Using Speechlib from SAPI (Microsoft text to speech API) as an AudioSource

Im building an app wich has a chatbot and uses SAPI for text to speech along with SALSA asset for lypsync.
What i’m trying to acomplish is to create a live AudioSource that feeds directly from TTS audio output.
I have succesfully acomplished this thru saving into wav files for each sentence and then loading the wav files in runtime to the gameobject that has the lypsync etc. This works, but the continious loading of wav files makes the app be slow, freeze each time it does that and even crash.

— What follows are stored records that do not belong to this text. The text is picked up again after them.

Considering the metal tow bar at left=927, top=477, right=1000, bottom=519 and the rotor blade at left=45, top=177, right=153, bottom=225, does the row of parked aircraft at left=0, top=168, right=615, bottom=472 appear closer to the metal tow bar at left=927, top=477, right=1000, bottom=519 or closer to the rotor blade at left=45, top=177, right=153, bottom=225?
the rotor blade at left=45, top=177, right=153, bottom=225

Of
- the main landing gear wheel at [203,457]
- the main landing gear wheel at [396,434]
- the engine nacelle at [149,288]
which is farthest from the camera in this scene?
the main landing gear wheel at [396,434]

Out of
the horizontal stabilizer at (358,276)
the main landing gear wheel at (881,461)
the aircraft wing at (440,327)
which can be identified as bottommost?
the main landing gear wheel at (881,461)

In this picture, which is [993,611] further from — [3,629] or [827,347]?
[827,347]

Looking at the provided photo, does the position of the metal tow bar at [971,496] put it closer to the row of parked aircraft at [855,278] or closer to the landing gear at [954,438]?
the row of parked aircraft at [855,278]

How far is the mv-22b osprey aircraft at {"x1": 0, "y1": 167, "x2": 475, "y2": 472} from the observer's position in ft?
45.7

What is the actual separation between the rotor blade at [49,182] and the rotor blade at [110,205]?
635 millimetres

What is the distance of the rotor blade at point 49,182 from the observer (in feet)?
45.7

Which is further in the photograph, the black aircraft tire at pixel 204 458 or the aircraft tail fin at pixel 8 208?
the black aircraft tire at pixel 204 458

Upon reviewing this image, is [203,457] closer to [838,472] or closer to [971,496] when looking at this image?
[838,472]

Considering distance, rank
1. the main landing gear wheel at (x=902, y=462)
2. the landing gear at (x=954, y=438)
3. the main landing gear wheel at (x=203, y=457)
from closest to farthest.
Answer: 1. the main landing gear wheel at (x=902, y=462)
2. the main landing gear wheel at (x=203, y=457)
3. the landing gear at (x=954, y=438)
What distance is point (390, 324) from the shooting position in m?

I know it’s possible to make a live audiosource from a microphone on the computer. So what I want to do is something like that.

I tried what from my naive level of programmer would be the logic way. Simply connect the audiooutput stream from the TTS as a audisource audio clip, like this:

TTSvoice.AudioOutputStream = AudioSource.clip;
and get this error:

error CS0029: Cannot implicitly convert type UnityEngine.AudioClip' to SpeechLib.ISpeechBaseStream’`SpeechLib.ISpeechBaseStream’

I know in Python you can connect audio objects from different libraries thru numpy converting audio to a standard raw array data. But I’m also kinda new to C# and Unity.

here’s my code:

using UnityEngine;

using System.Collections;
using SpeechLib;
using System.Xml;
using System.IO;
using System;
using System.Diagnostics;

public class controller : MonoBehaviour {

    private SpVoice voice;
    public AudioSource soundvoice;

    // Use this for initialization
    void Start () {

        voice = new SpVoice();

        GameObject character = GameObject.Find("character");
        soundvoice = character.GetComponent(typeof(AudioSource)) as AudioSource;

        voice.AudioOutputStream = soundvoice.clip;
	// Update is called once per frame
	void Update () {



    IEnumerator talksome() {
        while (true)
            string sentence = "counting " + counter;

            yield return new WaitForSeconds(2);

hi. you found any solution for this? @carlitoselmago
thanks. g.

if your trying to go from Microphone to Avatar, then you should know TTS includes the vismeme callbacks so that lip syncing seems more natural in apps that can pull that information (or .Net)

However, your live voice doesn’t include this when it is read from an audiosource such as a microphone. In short, you really can’t accurately do what you are asking, unless you have some crazy code that is capturing your voice, speech to texting it, deciphering phenoms to vismeme callbacks, and then sending the info to your other script that controls those vismeme blends.

That would be some task, since with what i’m doing, its about 1/2 delay to decipher what i have said, to look it up in the dictionary, the preform the associated task. And i got a pretty boss machine as well. (all SSD, 8 core, 16 gb, 970 Asus etc…) so its really how fast you can transpose your voice to text and then to the appropriate blends. Good luck, if anyone gets this to work in a quick manner, i’m sure we would all appreciate seeing the code! Hope this helps.

//pardon my geekspeek as I really don’t know all the proper TTS terms, but i think this covers it.